Shift-and-Add (SAA)

Author: Tianjiang Says
Website: https://cislunarspace.cn

Definition

Shift-and-Add (SAA) is a moving object detection technique developed on the basis of image stacking. It works by assuming multiple possible motion trajectories of the observed target, shifting the image frames according to the assumed displacements, and then stacking them to extract candidate celestial sources. SAA effectively solves the problem that conventional image stacking cannot detect moving targets.

Core Principles

Fundamental Concept

Standard image stacking assumes that the target remains at a fixed position across all frames.
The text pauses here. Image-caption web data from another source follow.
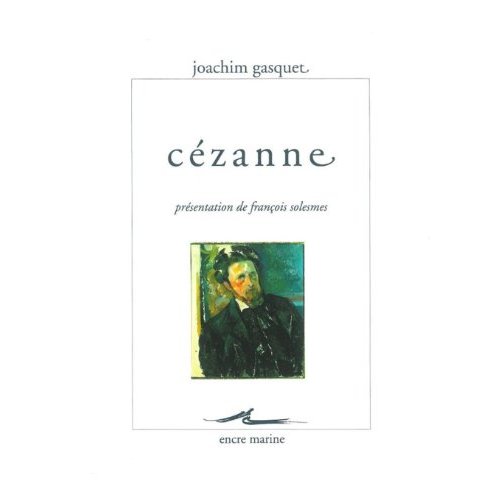 Cézanne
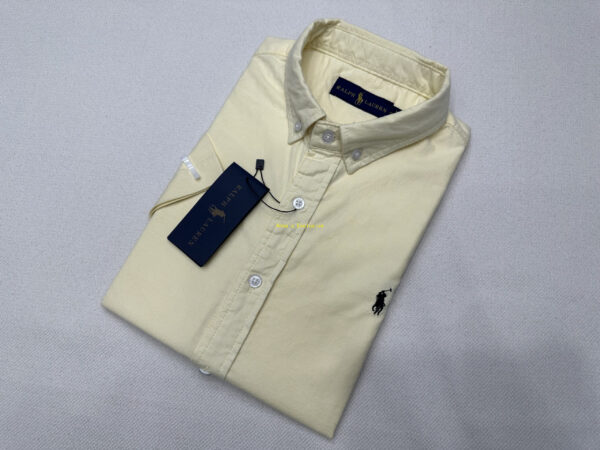 Jam2421 POLO 36.99$ 265 LHYF - Image 32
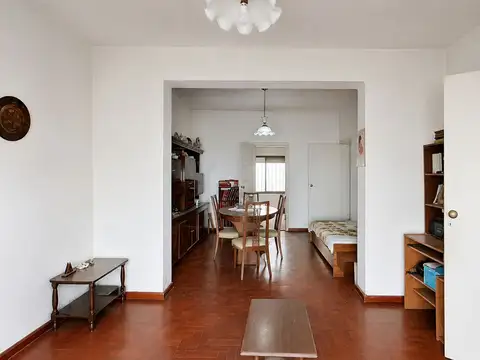Casa en Venta en Berazategui, Partido de Berazategui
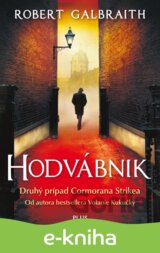 Hodvábnik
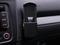 Prodm Volkswagen Golf 2,0 TDI 103kW Match Navi Ke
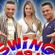 Imagem de FORROZÃO SWING MORAL 2016 AO VIVO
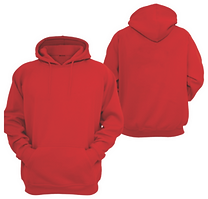 sudadera roja2.png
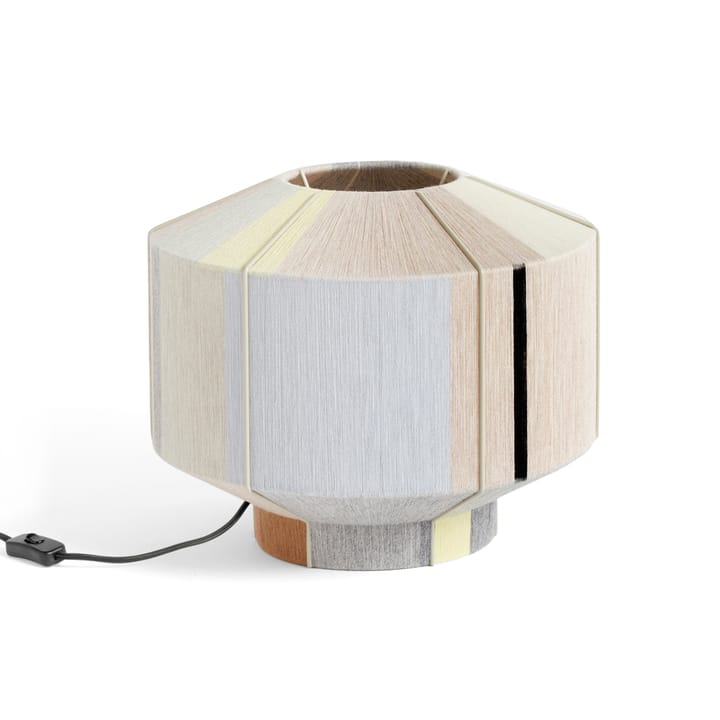 Bonbon Shade αμπαζούρ Ø38 cm, Πόλη HAY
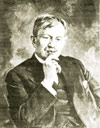 Ragnar Vogt (1870-1943)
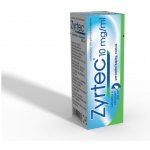 ZYRTEC POR 10MG TBL FLM 20 – Zboží Dáma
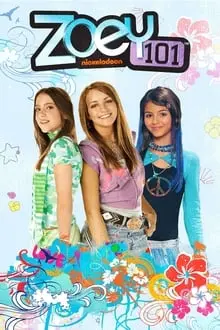 Zoey 101_peliplat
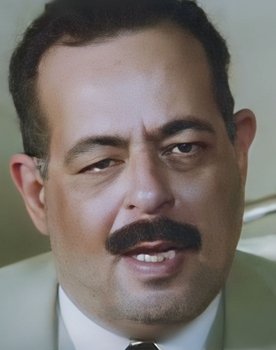 Othman Abdel Monem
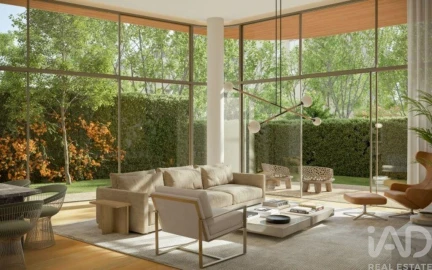 Apartamento T3 para Venda em Aldoar, Foz do Douro e Nevogilde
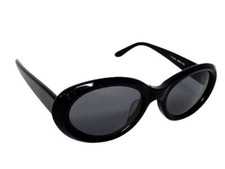 kurt cobain sunglasses for sale  LONDON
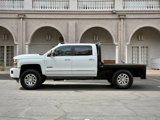 Used 2018 Chevrolet Silverado 3500 High Country w/ Duramax Plus Package image 2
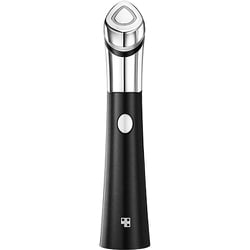 ヨドバシ.com - メディキューブ MEDICUBE スキンケア導入美顔器 AGE-R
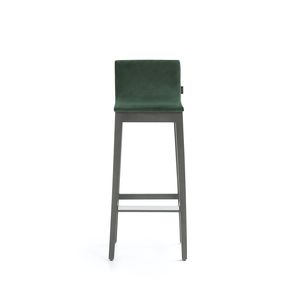 tabouret contemporain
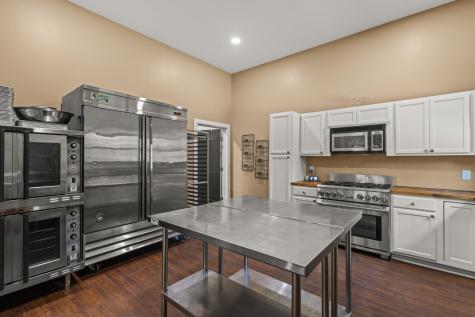 10 Lewis Road Kittery ME 03904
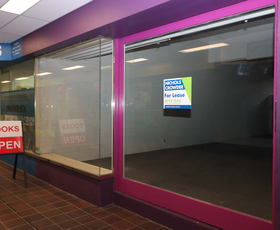 Offices commercial property leased at 4/16-20 Wells Street Frankston VIC 3199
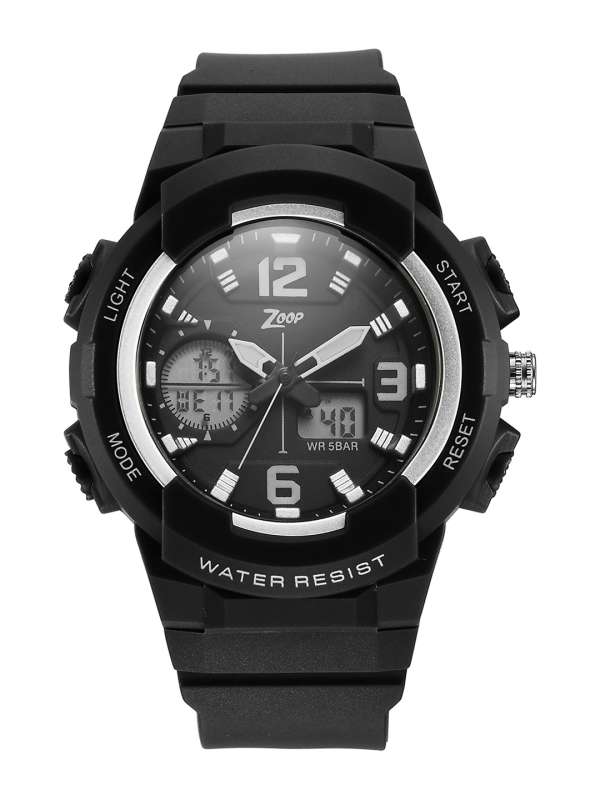 Cheapest titan watches online on sale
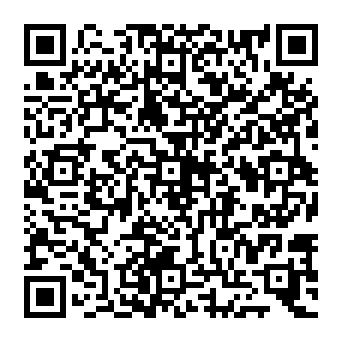 QR 26fdffa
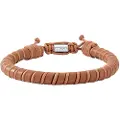 Police Pj26486blc.03 Armbånd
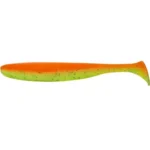 Võdik SELECT Easy Shad - 3.5"/8.9cm - 5pcs - Image 10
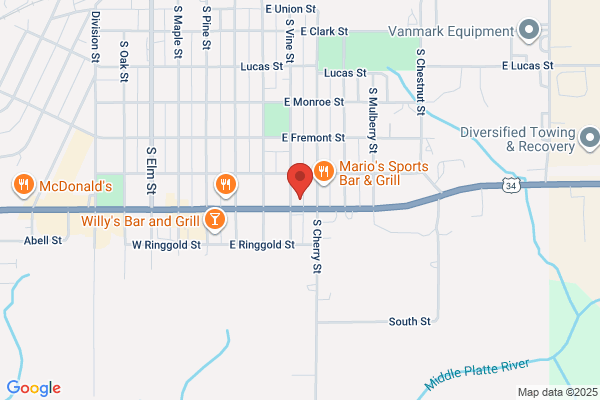 Hi-Crest Auto Inc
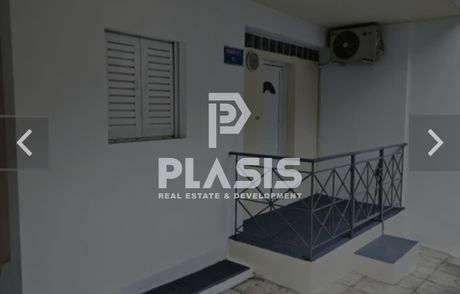 Apartment 58sqm for sale-Keratsini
For moving objects, direct stacking causes the signal to be "smeared" or "blurred." The core idea of SAA is to shift each frame according to the target's assumed direction and speed of motion before stacking, so that under the given motion hypothesis, the target positions align across frames and the signal is properly recovered.

Processing Pipeline

The complete SAA processing pipeline consists of three main stages:

1. Image Preprocessing

Standard calibration is applied to each raw image frame:

Bias Subtraction: Removes fixed-pattern noise from the readout electronics
Flat-field Correction: Corrects for non-uniform response of the optical system and detector
Hot Pixel Elimination: Removes anomalously bright pixels caused by detector defects

2. Image Alignment

Before applying SAA, basic alignment of images is required:

Background Star Removal: Identifies and removes background star signals to prevent interference with target detection
Inter-frame Offset Estimation: Calculates pointing offsets between frames to establish a baseline for subsequent shifting operations

3. SAA Detection

The core shift-and-add process proceeds as follows:

Assume Displacement: Set a displacement parameter pair $(dx, dy)$ representing the pixel movement of the target between frames
Image Shifting: Shift each frame by $(dx, dy)$ at the pixel level
Stacking: Combine the shifted images
Candidate Source Extraction: Detect candidate celestial sources in the stacked frame
Multiple Iterations: Repeat the process with different $(dx, dy)$ values to generate multiple stacked frames, covering the possible range of target motion

Computational Efficiency Optimization

To improve computational efficiency, SAA typically employs integer-pixel shifts rather than sub-pixel interpolation. While sub-pixel alignment offers greater precision, integer-pixel shifts are significantly more efficient computationally, which is especially advantageous when a large number of $(dx, dy)$ combinations need to be tested.

Application in Cislunar Observation

SAA plays a critical role in detecting moving objects in cislunar space. The dynamic characteristics of cislunar objects render traditional fixed-target detection methods inadequate:

Non-Keplerian Motion: Cislunar objects follow the dynamics of the three-body problem rather than simple two-body conic trajectories
Non-planar Trajectories: The motion paths of these objects are generally not confined to a single plane
Apparent Motion Characteristics: Under sidereal tracking observation mode, the apparent motion of cislunar objects relative to background stars is not significant, making SAA application more feasible

Sun et al. (2026) note that SAA techniques can effectively cover the possible range of motion of cislunar objects by assuming multiple motion patterns and performing shifted stacking, thereby enabling detection of faint moving targets. SAA serves as the foundation for Synthetic Tracking, which further enhances computational efficiency and real-time processing capabilities.

References

Sun, R., Zhang, Q., Yu, S., et al. Optical Survey for Cislunar Moving Objects Using Image Stacking. AJ, 2026.